Transcriptome Analysis and In Situ Hybridization for FcaGHV1 in Feline Lymphoma

Lymphoma is one of the most common malignancies in domestic cats. The lymphomagenic potential of Felis catus gammaherpesvirus 1 (FcaGHV1), a common infection in domestic cats, is unknown. In other species, including humans, cellular transformation by gammaherpesviruses is typically mediated by viral genes expressed during latency.
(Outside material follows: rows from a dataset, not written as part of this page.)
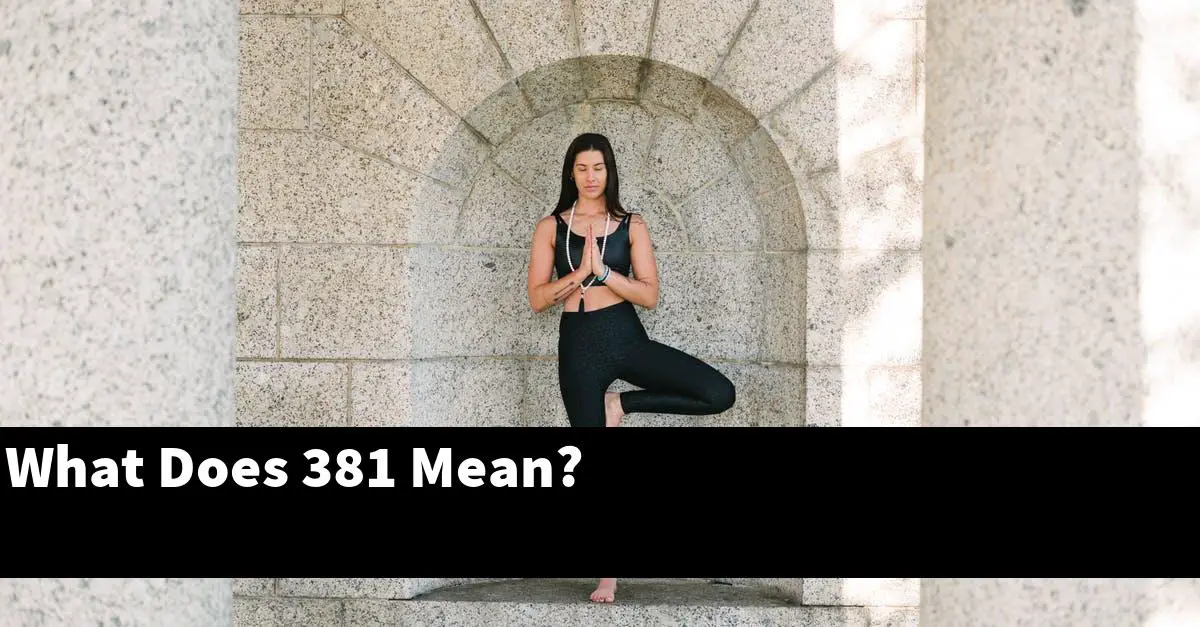 What Does 381 Mean?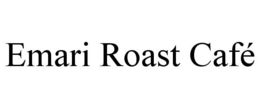 EMARI ROAST CAFÉ trademark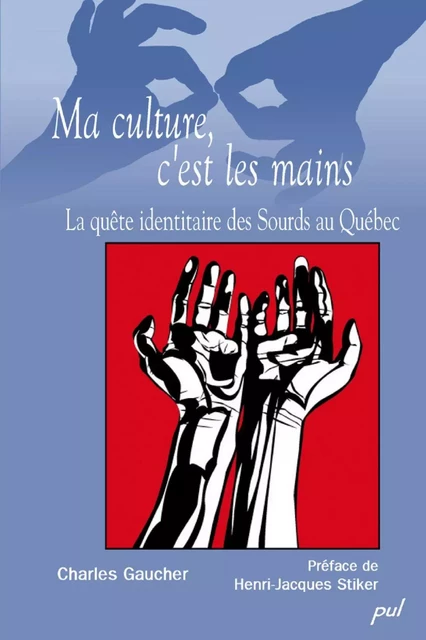 Ma culture, c'est les mains - Charles Gaucher - PUL Diffusion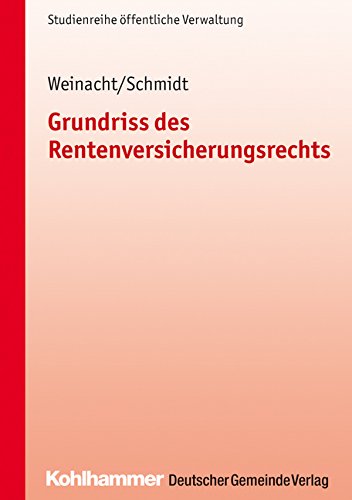 Grundriss des Rentenversicherungsrechts (DGV-Studienreihe Öffentliche Verwaltung) Law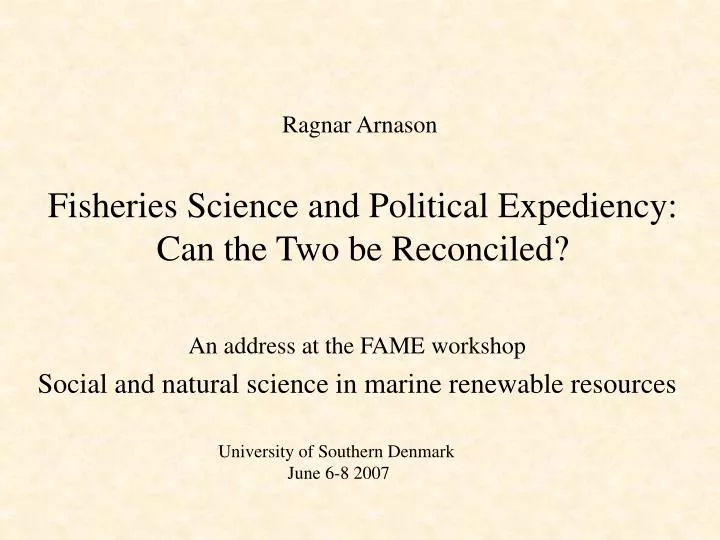 fisheries science and political expediency can the two be reconciled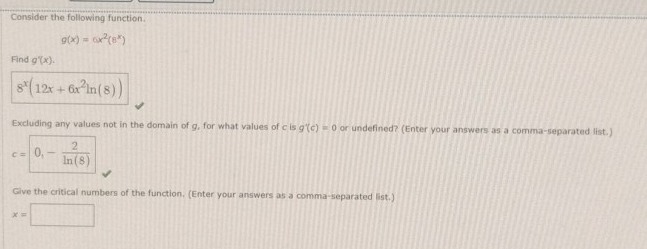 Consider the following function
g(x)=6x^2(8^x)
Find g'(x).
8^x(12x+6x^2ln (8))
Excluding any values not in the domain of g, for what values of c is g'(c)=0 or undefined? (Enter your answers as a comma-separated list.)
c=0,- 2/ln (8) 
Give the critical numbers of the function. (Enter your answers as a comma-separated list.)
x=□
We analysed tumour RNA, from diffuse large B-cell lymphomas (DLBCL) appearing in cats coinfected with FcaGHV1 and feline immunodeficiency virus (FIV) (n = 10), by high throughput transcriptome sequencing and reverse transcription PCR. A limited repertoire of FcaGHV transcripts was identified in five tumors, including homologs of oncogenic latency-associated transcripts, latency-associated nuclear antigen (LANA, ORF73) and vFLIP (F7), lytic genes (ORF50, ORF6, ORF59, F10), and an ORF unique to FcaGHV1, F20. In situ hybridization of FIV-associated DLBCLs (n = 9), post-transplant lymphomas (n = 6) and high-grade B and T-cell intestinal lymphomas (n = 8) identified a single case in which FcaGHV1 nucleic acid was detectable. These results demonstrate that FcaGHV1 transcripts can be detected in some FIV-associated lymphomas, but at low copy number, precluding assessment of a potential role for FcaGHV1 in lymphomagenesis. Future investigation of the FcaGHV1 transcriptome in clinical samples might employ viral enrichment and greater sequencing depth to enhance the retrieval of viral reads. Our results suggest prioritization of a subset of intestinal T-cell tumors, large granular lymphocyte lymphoma, for study.